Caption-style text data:
++++++++
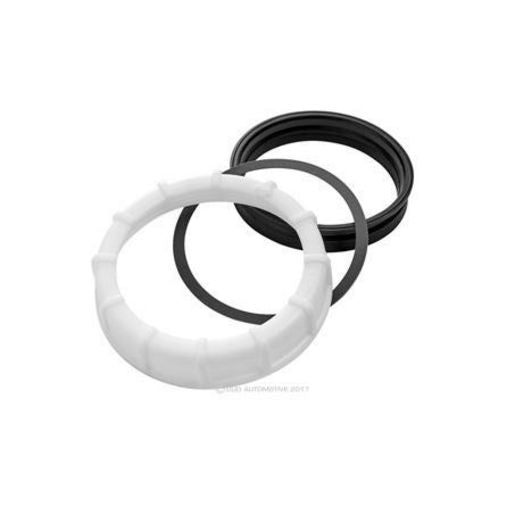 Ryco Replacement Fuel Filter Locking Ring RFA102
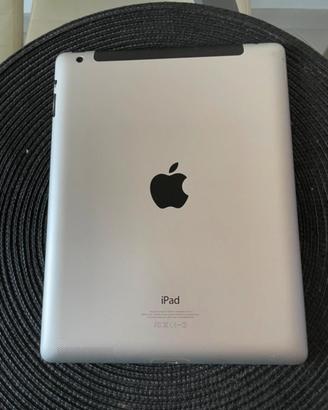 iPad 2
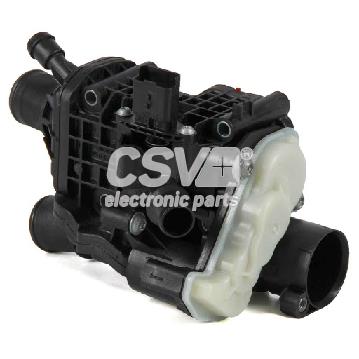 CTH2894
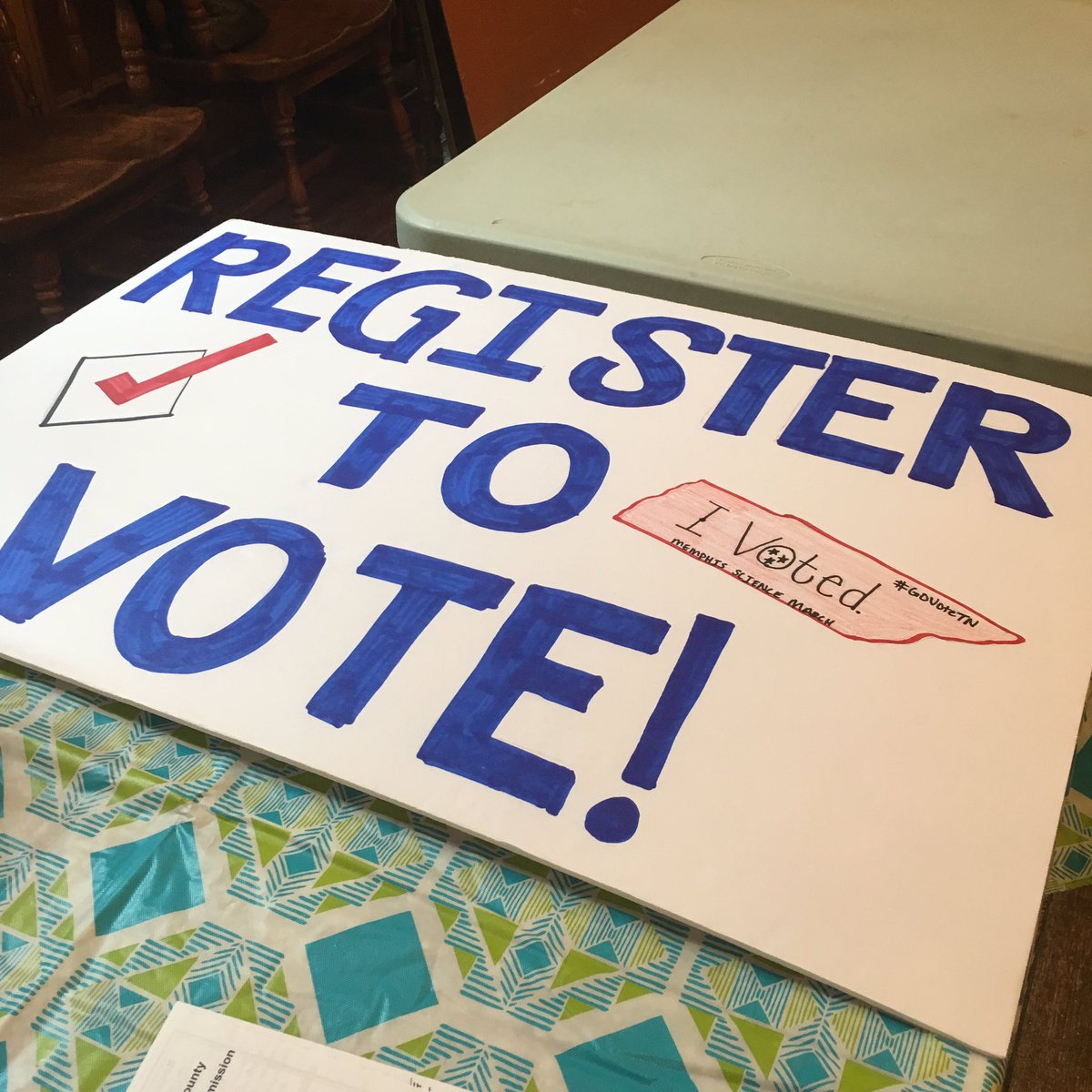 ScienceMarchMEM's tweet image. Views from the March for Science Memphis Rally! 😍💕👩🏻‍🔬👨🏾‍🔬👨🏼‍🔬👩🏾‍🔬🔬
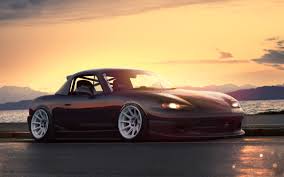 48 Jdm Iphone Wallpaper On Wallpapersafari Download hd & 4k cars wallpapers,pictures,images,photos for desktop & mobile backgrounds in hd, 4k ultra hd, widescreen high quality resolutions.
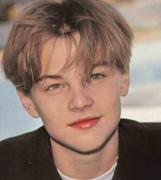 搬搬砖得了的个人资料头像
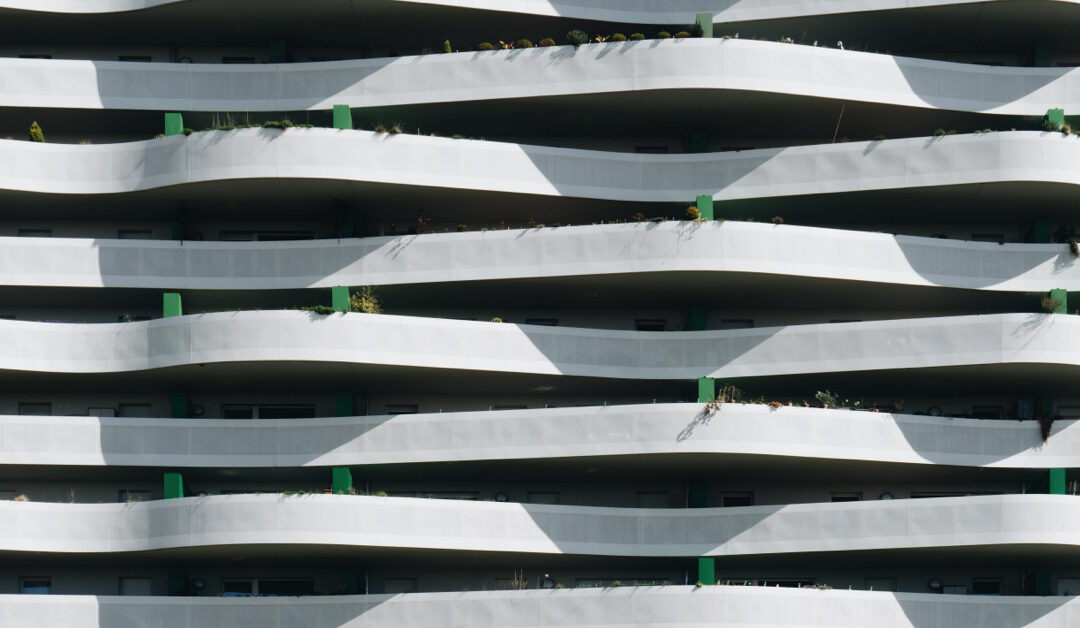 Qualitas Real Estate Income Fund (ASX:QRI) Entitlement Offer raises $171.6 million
++++++++
• The problem: Output all of the records exactly as they appear above, but not the pictures.

• Result below:
 Ryco Replacement Fuel Filter Locking Ring RFA102
 iPad 2
 CTH2894
 ScienceMarchMEM's tweet image. Views from the March for Science Memphis Rally! 😍💕👩🏻‍🔬👨🏾‍🔬👨🏼‍🔬👩🏾‍🔬🔬
 48 Jdm Iphone Wallpaper On Wallpapersafari Download hd & 4k cars wallpapers,pictures,images,photos for desktop & mobile backgrounds in hd, 4k ultra hd, widescreen high quality resolutions.
 搬搬砖得了的个人资料头像
 Qualitas Real Estate Income Fund (ASX:QRI) Entitlement Offer raises $171.6 million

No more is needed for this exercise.